BEGIN

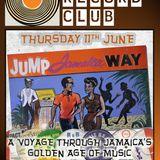 Glossop Record Club: JUMP JAMAICA WAY - Part 2 (June 2015)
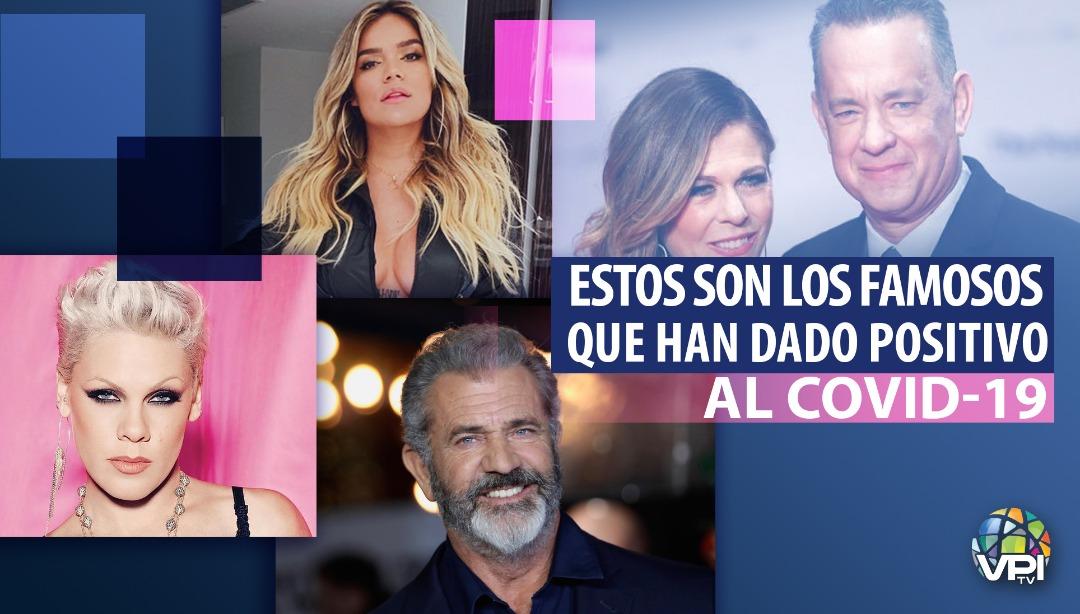 #EspecialVPItv | Estos son los famosos que han dado positivo al covid-19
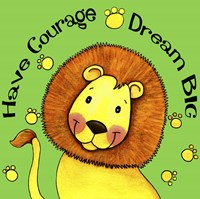 Have Courage Lion Fine-Art Print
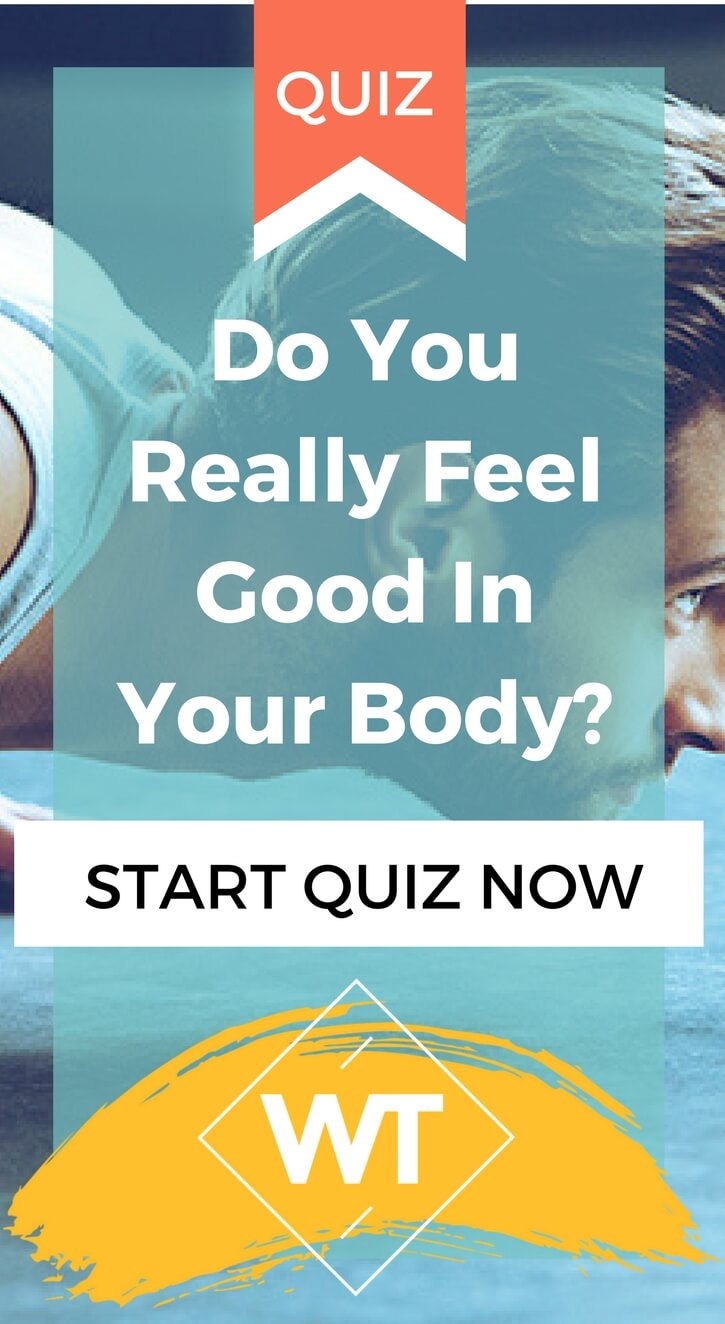 Do You Really Feel Good In Your Body?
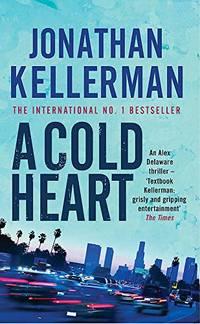 A Cold Heart Alex Delaware series  Book 17: A riveting psychological crime nov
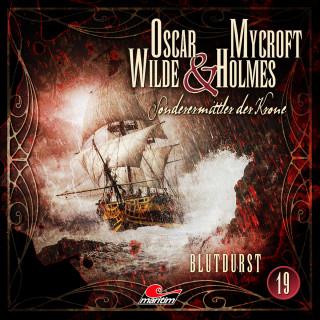 Jonas Maas: Oscar Wilde & Mycroft Holmes, Sonderermittler der Krone, Folge 19: Blutdurst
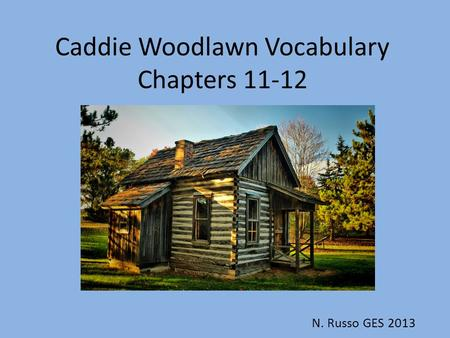 A Guide for Using Caddie Woodlawn in the Classroom ...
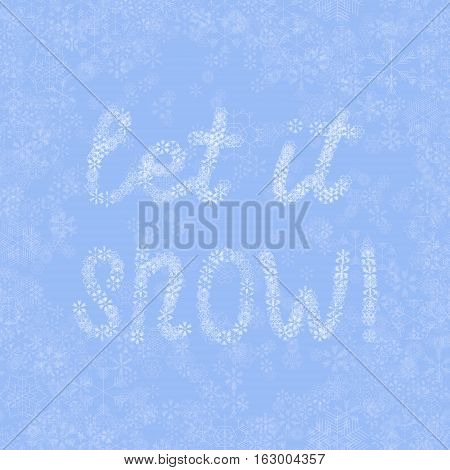 light blue vector snow background with lettering - let it snow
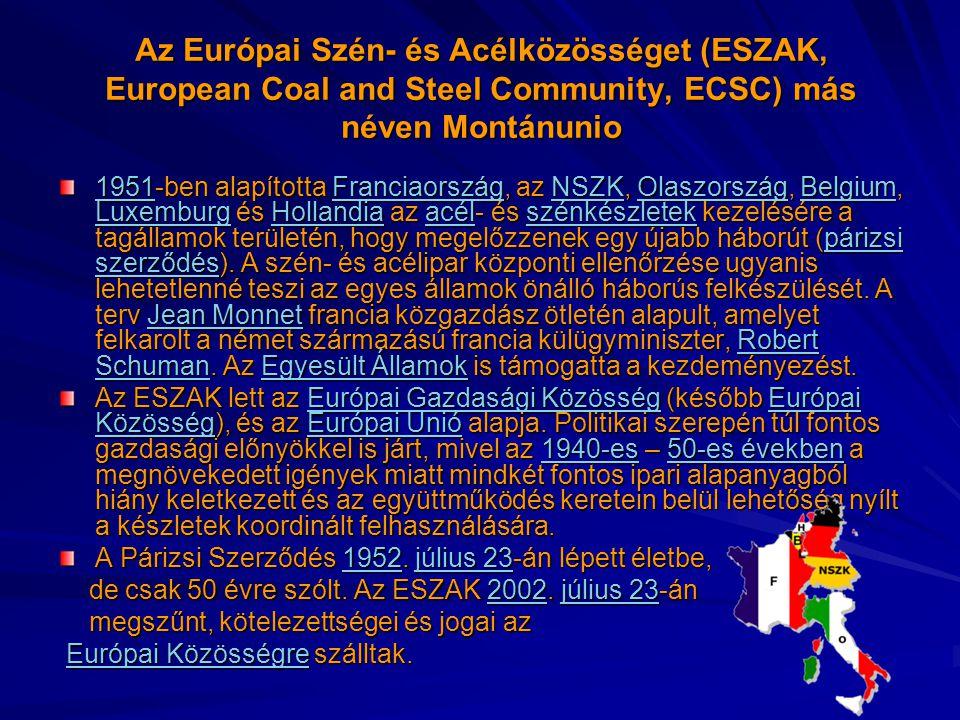 Az Európai Szén- és Acélközösséget (ESZAK, European Coal and Steel Community, ECSC) más néven Montánunio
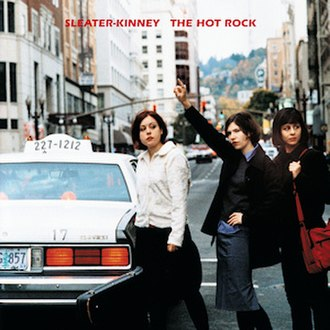 The Hot Rock (album) - Image: Sleater Kinney The Hot Rock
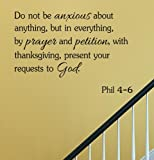 Do not be anxious about anything but in everything by prayer and petition with thanksgiving present your requests to God Vinyl Wall Decals Quotes Sayings Words Art Decor Lettering Vinyl Wall Art Inspirational Uplifting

END

**Assigned task:** Repeat the data exactly as given. Keep every picture out of the copy.

**Result:**
 Glossop Record Club: JUMP JAMAICA WAY - Part 2 (June 2015)
 #EspecialVPItv | Estos son los famosos que han dado positivo al covid-19
 Have Courage Lion Fine-Art Print
 Do You Really Feel Good In Your Body?
 A Cold Heart Alex Delaware series  Book 17: A riveting psychological crime nov
 Jonas Maas: Oscar Wilde & Mycroft Holmes, Sonderermittler der Krone, Folge 19: Blutdurst
 A Guide for Using Caddie Woodlawn in the Classroom ...
 light blue vector snow background with lettering - let it snow
 Az Európai Szén- és Acélközösséget (ESZAK, European Coal and Steel Community, ECSC) más néven Montánunio
 The Hot Rock (album) - Image: Sleater Kinney The Hot Rock
 Do not be anxious about anything but in everything by prayer and petition with thanksgiving present your requests to God Vinyl Wall Decals Quotes Sayings Words Art Decor Lettering Vinyl Wall Art Inspirational Uplifting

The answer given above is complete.